シューヘイシューヘイとパニックになっていた私とはエライ違いだな。
「犯人はシューヘイ氏を連れて。ある家に隠れておりました。そこに向かいます」
「決して吠えなかっただろうね?」
「ええ! 『犯人を刺激せず、バレない距離で観察しろ』。その命令は守りましたぞ!」
「素晴らしい!」
「えへへ」
ああ笑った顔も変わらないなぁ。
もともとおじさん顔のミニチュアシュナウザーのケーブの顔がくしゃくしゃに歪み目が細くなる。
おじさんというよりおじいさんだ。
「あぶないっ! 通り過ぎるところでした! ここです」
辿り着いたのはごく普通の一軒家だった。
明かりもついており、カーテン越しだが人影が見える。
しかし誘拐現場にしてはなんかこう。
緊張感が足りない?
「ここから二人は車に乗って件の電話ボックスに向かいました」
「……うーん」
ニャームズが肉球をアゴに添えて考え始めた。
こうなっている時の彼の頭の中は宇宙で、我々が口を出せることはない。
彼が宇宙から真理をもって帰ってくるまでジッと待つしかないのだ。
「僕が8割。クリヤマが5割気がついている。クリヤマの意見が聞きたいなぁ」
ニャームズが人間に意見を聞きたいだなんて珍しい! しかしクリヤマ? クリヤマが何に気がついているのだ?
「ケーブ。Nシステムはどうなっている?」
「当然作動していますとも!」
「Nシステムを!?」
Nシステム……『ネコシステム』。
猫一匹一匹が車のナンバーを覚えておくシステムである。
これにより、不審な車両の早期発見。
特定の車両の居場所特定に大いに貢献する画期的なシステムである。
どうやら日本の警察も同じ名前の同じ様なシステムがあるらしいが、本当に人間はすぐに猫をパクる。
でもいいよいいよ。猫は優しいから許してあげる。
「Nシステムはシューヘイタウンを囲む様に配置している。怪しい車両があったらすぐに分かる。では我々はシューヘイの家に戻ろう」
「もう戻るのか?」
「うん」
いや。私は危険な目に会いたくないからそれでもいいのだが、いつものニャームズらしくない。
てっきり「では多少危険な目に合うかもしれないが、あの家を調査しよう」ぐらい言うと思っていた。

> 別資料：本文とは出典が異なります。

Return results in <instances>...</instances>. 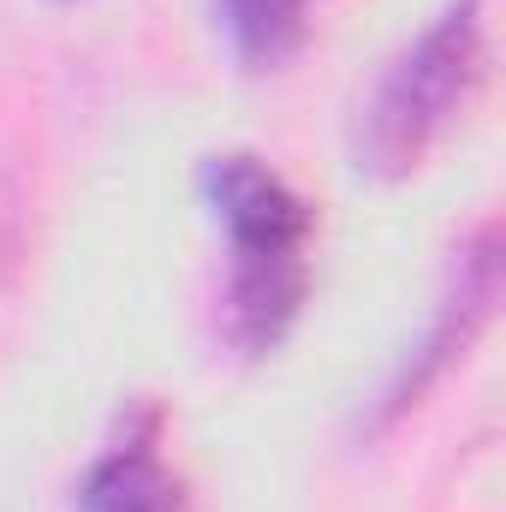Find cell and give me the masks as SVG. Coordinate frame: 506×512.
Listing matches in <instances>:
<instances>
[{
    "label": "cell",
    "mask_w": 506,
    "mask_h": 512,
    "mask_svg": "<svg viewBox=\"0 0 506 512\" xmlns=\"http://www.w3.org/2000/svg\"><path fill=\"white\" fill-rule=\"evenodd\" d=\"M310 292V268L304 251H274V256H233V292H227V316H233V340L262 358L286 340V328L298 322Z\"/></svg>",
    "instance_id": "obj_4"
},
{
    "label": "cell",
    "mask_w": 506,
    "mask_h": 512,
    "mask_svg": "<svg viewBox=\"0 0 506 512\" xmlns=\"http://www.w3.org/2000/svg\"><path fill=\"white\" fill-rule=\"evenodd\" d=\"M78 512H179V483L143 441H126L96 459L78 489Z\"/></svg>",
    "instance_id": "obj_5"
},
{
    "label": "cell",
    "mask_w": 506,
    "mask_h": 512,
    "mask_svg": "<svg viewBox=\"0 0 506 512\" xmlns=\"http://www.w3.org/2000/svg\"><path fill=\"white\" fill-rule=\"evenodd\" d=\"M495 304H501V233H495V227H483V233H477V245L459 256V286H453V298L441 304V316H435V328H429V340H423L417 364L405 370V382L393 387L387 417H399L405 405H417V393L441 376V364H447L453 352L465 358V346L483 334V322L495 316Z\"/></svg>",
    "instance_id": "obj_3"
},
{
    "label": "cell",
    "mask_w": 506,
    "mask_h": 512,
    "mask_svg": "<svg viewBox=\"0 0 506 512\" xmlns=\"http://www.w3.org/2000/svg\"><path fill=\"white\" fill-rule=\"evenodd\" d=\"M477 84H483V24H477V6L465 0L441 12L387 66L358 126V167L381 179L411 173L435 149V137L459 120V108L477 96Z\"/></svg>",
    "instance_id": "obj_1"
},
{
    "label": "cell",
    "mask_w": 506,
    "mask_h": 512,
    "mask_svg": "<svg viewBox=\"0 0 506 512\" xmlns=\"http://www.w3.org/2000/svg\"><path fill=\"white\" fill-rule=\"evenodd\" d=\"M239 60L268 72L304 42V0H215Z\"/></svg>",
    "instance_id": "obj_6"
},
{
    "label": "cell",
    "mask_w": 506,
    "mask_h": 512,
    "mask_svg": "<svg viewBox=\"0 0 506 512\" xmlns=\"http://www.w3.org/2000/svg\"><path fill=\"white\" fill-rule=\"evenodd\" d=\"M203 197H209L215 221L227 227L233 256L304 251V239H310L304 197L280 173H268L256 155H215L203 167Z\"/></svg>",
    "instance_id": "obj_2"
}]
</instances>
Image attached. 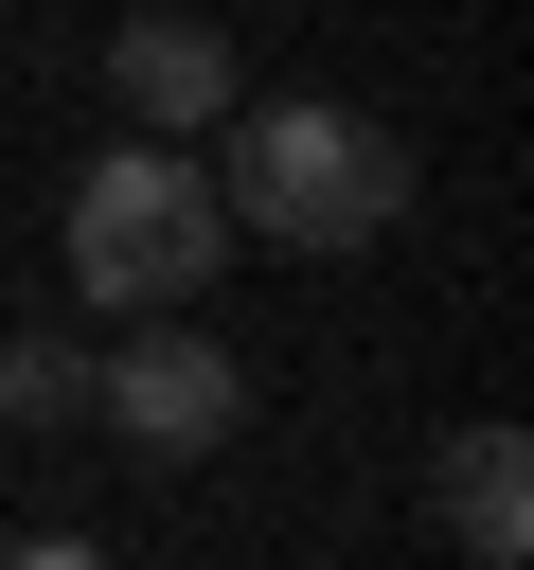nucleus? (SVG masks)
I'll return each instance as SVG.
<instances>
[{
  "instance_id": "f257e3e1",
  "label": "nucleus",
  "mask_w": 534,
  "mask_h": 570,
  "mask_svg": "<svg viewBox=\"0 0 534 570\" xmlns=\"http://www.w3.org/2000/svg\"><path fill=\"white\" fill-rule=\"evenodd\" d=\"M231 142V232H267V249H374L392 214H409V142L374 125V107H338V89H267V107H231L214 125Z\"/></svg>"
},
{
  "instance_id": "f03ea898",
  "label": "nucleus",
  "mask_w": 534,
  "mask_h": 570,
  "mask_svg": "<svg viewBox=\"0 0 534 570\" xmlns=\"http://www.w3.org/2000/svg\"><path fill=\"white\" fill-rule=\"evenodd\" d=\"M53 249H71V303L160 321V303H196V285L231 267V196H214V160H178V142H142V125H125V142L71 178Z\"/></svg>"
},
{
  "instance_id": "7ed1b4c3",
  "label": "nucleus",
  "mask_w": 534,
  "mask_h": 570,
  "mask_svg": "<svg viewBox=\"0 0 534 570\" xmlns=\"http://www.w3.org/2000/svg\"><path fill=\"white\" fill-rule=\"evenodd\" d=\"M89 410H107L142 463H214V445L249 428V374H231L196 321H125V338L89 356Z\"/></svg>"
},
{
  "instance_id": "0eeeda50",
  "label": "nucleus",
  "mask_w": 534,
  "mask_h": 570,
  "mask_svg": "<svg viewBox=\"0 0 534 570\" xmlns=\"http://www.w3.org/2000/svg\"><path fill=\"white\" fill-rule=\"evenodd\" d=\"M0 570H107V552H89V534H18Z\"/></svg>"
},
{
  "instance_id": "39448f33",
  "label": "nucleus",
  "mask_w": 534,
  "mask_h": 570,
  "mask_svg": "<svg viewBox=\"0 0 534 570\" xmlns=\"http://www.w3.org/2000/svg\"><path fill=\"white\" fill-rule=\"evenodd\" d=\"M445 534H463V570H516V552H534V463H516V428H463V445H445Z\"/></svg>"
},
{
  "instance_id": "20e7f679",
  "label": "nucleus",
  "mask_w": 534,
  "mask_h": 570,
  "mask_svg": "<svg viewBox=\"0 0 534 570\" xmlns=\"http://www.w3.org/2000/svg\"><path fill=\"white\" fill-rule=\"evenodd\" d=\"M107 89H125V125H142V142H196V125H231V107H249L231 36H214V18H178V0H142V18L107 36Z\"/></svg>"
},
{
  "instance_id": "423d86ee",
  "label": "nucleus",
  "mask_w": 534,
  "mask_h": 570,
  "mask_svg": "<svg viewBox=\"0 0 534 570\" xmlns=\"http://www.w3.org/2000/svg\"><path fill=\"white\" fill-rule=\"evenodd\" d=\"M0 410H18V428H71V410H89V356H71V338H0Z\"/></svg>"
}]
</instances>
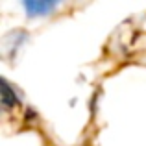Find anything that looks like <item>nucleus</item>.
<instances>
[{
  "instance_id": "1",
  "label": "nucleus",
  "mask_w": 146,
  "mask_h": 146,
  "mask_svg": "<svg viewBox=\"0 0 146 146\" xmlns=\"http://www.w3.org/2000/svg\"><path fill=\"white\" fill-rule=\"evenodd\" d=\"M57 7L56 2H24V9L28 17H44Z\"/></svg>"
},
{
  "instance_id": "2",
  "label": "nucleus",
  "mask_w": 146,
  "mask_h": 146,
  "mask_svg": "<svg viewBox=\"0 0 146 146\" xmlns=\"http://www.w3.org/2000/svg\"><path fill=\"white\" fill-rule=\"evenodd\" d=\"M2 104H4V109H11V107H15V104H17V96H15V91H11L9 83L4 80V89H2Z\"/></svg>"
}]
</instances>
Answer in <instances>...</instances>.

ドッグシーに乗ってシューヘイの家に帰ると何やら空気がピリピリしている。
「クリヤマさん! どういう事です!」
クリヤマがイラブに怒鳴られている。
どんな状況だ? シューヘイのそばでお座りしているイッペイに事情を聞いてみた。
「イッペイ。何が起きたんだい?」
「ニャトソンさん。クリヤマが犯人に渡したのはどうやら『偽札』ってやつらしいです」
「偽札ぅ?」
語感から察するにニセモノのお金って事か?
「怒った犯人から電話がかかってきて……それでイラブが『もし犯人がその場で偽札に気がついてシューヘイを殺してたらどうするつもりだったんだ!』って」
「言いたいことは分かるが。あれは無いだろう。ひどいよ」
先ほどまでまるで神のようにクリヤマに頭を下げていた住人達が指を指してクリヤマを怒鳴りつけている。
「用意してあるからとは言ったけど本物とは言ってないよ。もっと言えば金とも言ってない」
「あんたねぇ!」
うーん。クリヤマは度胸があるな。
あれだけ怒鳴られてもヘラヘラしている。
「偽札かぁ。ニャームズ。これはクリヤマに一本取られたな」
「……? 何言ってるんだニャトソン。僕は偽札だと気がついていたよ。言ったろ? ツルツルして面白いよってね。あんなツルツルしたお札は可笑しいんだよ」
「……だから笑ってたのか」
ニャームズとクリヤマ。
変人と変猫同士仲良くなれそうだなと思った。